So per certo che userete il nostro caso per dare l’esempio, che la vendetta sarà draconiana, che farete di tutto per isolarci ( basti dire che è più di un anno che la nostra corrispondenza è sottoposta a censura), ma voglio darvi una cattiva notizia: si tratta di sforzi inutili. Sono perlomeno 150 anni che giudici, anche più feroci di voi, cercano di cancellare l’idea della possibilità di una vita libera dall’autorità, ma con scarsi risultati. Posso tranquillamente assicurarvi che le vostre azioni repressive, per quanto ad ampio spettro, per quanto indiscriminate, non potranno disarticolare o debellare alcunché. Se pensate di arrivare, grazie a noi, ad altri anarchici che abbiano deciso di sperimentare la possibilità caotica, spontanea ed informale della FAI vi sbagliate di grosso e non potrete che fare l’ennesimo buco nell’acqua; né io né Alfredo conosciamo alcuno che abbia fatto questa scelta.
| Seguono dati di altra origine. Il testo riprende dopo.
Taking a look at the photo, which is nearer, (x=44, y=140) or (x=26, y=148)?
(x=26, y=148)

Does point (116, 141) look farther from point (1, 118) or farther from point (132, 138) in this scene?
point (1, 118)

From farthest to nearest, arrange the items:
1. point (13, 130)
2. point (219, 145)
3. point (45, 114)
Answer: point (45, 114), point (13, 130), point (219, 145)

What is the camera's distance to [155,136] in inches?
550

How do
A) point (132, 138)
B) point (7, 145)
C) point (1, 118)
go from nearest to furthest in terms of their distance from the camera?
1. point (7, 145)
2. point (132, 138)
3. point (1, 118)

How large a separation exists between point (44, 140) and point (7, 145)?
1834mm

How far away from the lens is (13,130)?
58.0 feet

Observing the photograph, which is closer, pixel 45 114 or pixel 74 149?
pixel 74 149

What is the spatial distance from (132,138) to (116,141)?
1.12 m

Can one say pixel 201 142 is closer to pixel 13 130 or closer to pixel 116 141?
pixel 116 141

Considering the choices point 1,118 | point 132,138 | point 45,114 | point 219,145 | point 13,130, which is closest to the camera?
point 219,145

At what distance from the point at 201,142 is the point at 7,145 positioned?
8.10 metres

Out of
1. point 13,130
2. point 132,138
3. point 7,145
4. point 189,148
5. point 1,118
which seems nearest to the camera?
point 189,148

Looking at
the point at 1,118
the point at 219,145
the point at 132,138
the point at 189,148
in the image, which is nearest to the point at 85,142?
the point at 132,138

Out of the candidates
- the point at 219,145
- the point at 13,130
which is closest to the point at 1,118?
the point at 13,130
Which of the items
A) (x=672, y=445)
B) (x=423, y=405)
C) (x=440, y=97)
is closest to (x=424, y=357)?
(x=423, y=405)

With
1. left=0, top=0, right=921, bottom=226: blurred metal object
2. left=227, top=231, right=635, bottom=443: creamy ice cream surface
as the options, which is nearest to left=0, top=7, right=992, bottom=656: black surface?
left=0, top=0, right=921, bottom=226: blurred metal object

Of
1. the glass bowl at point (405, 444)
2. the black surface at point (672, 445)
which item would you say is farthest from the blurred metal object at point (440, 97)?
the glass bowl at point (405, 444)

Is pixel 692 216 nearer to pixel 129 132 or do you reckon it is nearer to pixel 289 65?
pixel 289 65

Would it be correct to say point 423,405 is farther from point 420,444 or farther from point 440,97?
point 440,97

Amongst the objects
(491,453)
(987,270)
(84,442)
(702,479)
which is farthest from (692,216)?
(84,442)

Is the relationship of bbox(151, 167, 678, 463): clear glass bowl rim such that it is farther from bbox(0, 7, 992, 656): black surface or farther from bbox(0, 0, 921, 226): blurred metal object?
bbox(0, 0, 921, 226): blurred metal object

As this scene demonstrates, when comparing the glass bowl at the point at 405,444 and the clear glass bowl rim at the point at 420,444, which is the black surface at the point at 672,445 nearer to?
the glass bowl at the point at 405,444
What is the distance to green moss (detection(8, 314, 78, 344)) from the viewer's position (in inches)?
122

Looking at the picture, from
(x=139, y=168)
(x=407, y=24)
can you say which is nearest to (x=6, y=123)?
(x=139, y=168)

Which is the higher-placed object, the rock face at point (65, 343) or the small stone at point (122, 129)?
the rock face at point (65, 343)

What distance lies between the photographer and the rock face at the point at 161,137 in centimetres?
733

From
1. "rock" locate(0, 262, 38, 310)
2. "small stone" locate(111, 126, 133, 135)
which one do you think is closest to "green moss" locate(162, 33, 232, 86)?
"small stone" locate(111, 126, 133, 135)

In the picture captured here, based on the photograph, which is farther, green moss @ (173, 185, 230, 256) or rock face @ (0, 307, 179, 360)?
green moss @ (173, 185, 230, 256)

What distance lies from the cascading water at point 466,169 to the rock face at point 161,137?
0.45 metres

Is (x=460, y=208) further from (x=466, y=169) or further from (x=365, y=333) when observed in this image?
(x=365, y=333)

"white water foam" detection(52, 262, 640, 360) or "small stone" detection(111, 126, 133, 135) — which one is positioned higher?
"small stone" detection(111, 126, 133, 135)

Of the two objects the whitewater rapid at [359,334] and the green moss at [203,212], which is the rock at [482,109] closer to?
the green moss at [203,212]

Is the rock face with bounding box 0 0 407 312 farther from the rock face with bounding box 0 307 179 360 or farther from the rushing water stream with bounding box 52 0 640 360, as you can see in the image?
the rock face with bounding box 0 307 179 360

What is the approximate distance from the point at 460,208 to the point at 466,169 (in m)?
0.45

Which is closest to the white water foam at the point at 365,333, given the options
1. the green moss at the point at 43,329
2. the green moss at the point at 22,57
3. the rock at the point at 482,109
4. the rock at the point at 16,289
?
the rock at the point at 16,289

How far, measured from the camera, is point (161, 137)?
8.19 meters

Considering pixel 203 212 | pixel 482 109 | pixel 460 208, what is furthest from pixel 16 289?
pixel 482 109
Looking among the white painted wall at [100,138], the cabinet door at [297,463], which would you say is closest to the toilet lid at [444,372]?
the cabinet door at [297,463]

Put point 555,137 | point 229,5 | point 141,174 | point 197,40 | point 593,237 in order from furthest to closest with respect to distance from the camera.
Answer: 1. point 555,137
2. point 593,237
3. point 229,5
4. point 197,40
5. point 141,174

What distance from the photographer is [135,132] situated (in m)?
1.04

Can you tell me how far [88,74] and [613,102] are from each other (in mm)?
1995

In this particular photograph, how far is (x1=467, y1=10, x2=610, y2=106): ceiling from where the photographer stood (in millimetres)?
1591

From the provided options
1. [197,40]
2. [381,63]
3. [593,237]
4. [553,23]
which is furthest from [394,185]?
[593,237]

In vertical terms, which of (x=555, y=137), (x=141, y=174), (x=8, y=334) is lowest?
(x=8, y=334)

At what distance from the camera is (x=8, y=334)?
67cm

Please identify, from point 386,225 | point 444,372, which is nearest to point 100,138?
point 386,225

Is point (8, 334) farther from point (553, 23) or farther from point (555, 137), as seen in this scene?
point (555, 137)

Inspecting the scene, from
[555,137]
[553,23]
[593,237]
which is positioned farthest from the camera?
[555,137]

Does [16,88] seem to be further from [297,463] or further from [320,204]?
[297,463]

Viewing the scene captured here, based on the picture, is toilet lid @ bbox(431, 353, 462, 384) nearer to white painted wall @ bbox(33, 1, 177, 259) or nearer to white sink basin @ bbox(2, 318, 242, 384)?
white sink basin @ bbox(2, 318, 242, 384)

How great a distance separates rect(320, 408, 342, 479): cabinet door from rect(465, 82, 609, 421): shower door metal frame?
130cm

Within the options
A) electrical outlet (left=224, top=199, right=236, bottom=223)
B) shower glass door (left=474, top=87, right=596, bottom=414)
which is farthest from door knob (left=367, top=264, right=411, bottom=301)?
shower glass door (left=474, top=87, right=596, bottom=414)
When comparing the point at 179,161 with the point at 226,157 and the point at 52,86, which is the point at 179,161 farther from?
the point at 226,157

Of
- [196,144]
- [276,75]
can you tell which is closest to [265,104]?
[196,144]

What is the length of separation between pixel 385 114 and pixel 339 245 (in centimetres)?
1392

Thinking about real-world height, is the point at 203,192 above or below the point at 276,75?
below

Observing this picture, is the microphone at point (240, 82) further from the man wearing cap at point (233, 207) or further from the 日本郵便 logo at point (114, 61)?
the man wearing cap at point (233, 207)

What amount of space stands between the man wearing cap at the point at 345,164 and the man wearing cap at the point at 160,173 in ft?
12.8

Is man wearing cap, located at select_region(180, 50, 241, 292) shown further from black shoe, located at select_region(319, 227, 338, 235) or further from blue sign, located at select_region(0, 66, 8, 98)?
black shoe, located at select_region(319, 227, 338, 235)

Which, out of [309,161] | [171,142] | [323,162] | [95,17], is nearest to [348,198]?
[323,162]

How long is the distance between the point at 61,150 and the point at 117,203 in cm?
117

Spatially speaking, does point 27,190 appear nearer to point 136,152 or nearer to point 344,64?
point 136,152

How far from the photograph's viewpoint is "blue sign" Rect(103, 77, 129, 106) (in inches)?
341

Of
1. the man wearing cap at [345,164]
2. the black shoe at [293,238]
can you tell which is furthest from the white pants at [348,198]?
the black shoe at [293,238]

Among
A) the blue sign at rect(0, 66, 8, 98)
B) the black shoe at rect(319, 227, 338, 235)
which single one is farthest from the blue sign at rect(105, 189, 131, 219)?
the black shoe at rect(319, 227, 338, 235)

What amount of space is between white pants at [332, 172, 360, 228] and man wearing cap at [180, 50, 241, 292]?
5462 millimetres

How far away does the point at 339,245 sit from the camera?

State dando la caccia ad un fantasma che non potete rinchiudere nelle anguste caselle dei vostri codici. Questo perché esso si manifesta nell’istante in cui le tensioni distruttive di coloro che l’animano si uniscono per agire, nel momento in cui donne e uomini liberi decidono di sperimentare concretamente l’anarchia. Ora che l’esperienza del Nucleo Olga si è conclusa, posso solamente assicurarvi che ho trovato nuove ragioni per alimentare il mio odio e motivi per desiderare la distruzione dell’esistente, fatto di autorità, sfruttamento e distruzione della natura.
Amore a complicità per le sorelle e i fratelli che con le loro azioni, in ogni parte del mondo, rendono reale il folle sogno della FAI/FRI.
Amore e complicità per le compagne e i compagni che, anonimamente o meno, continuano ad attaccare in nome della possibilità di una vita libera dall’autorità.
Amore e libertà per tutti i prigionieri anarchici.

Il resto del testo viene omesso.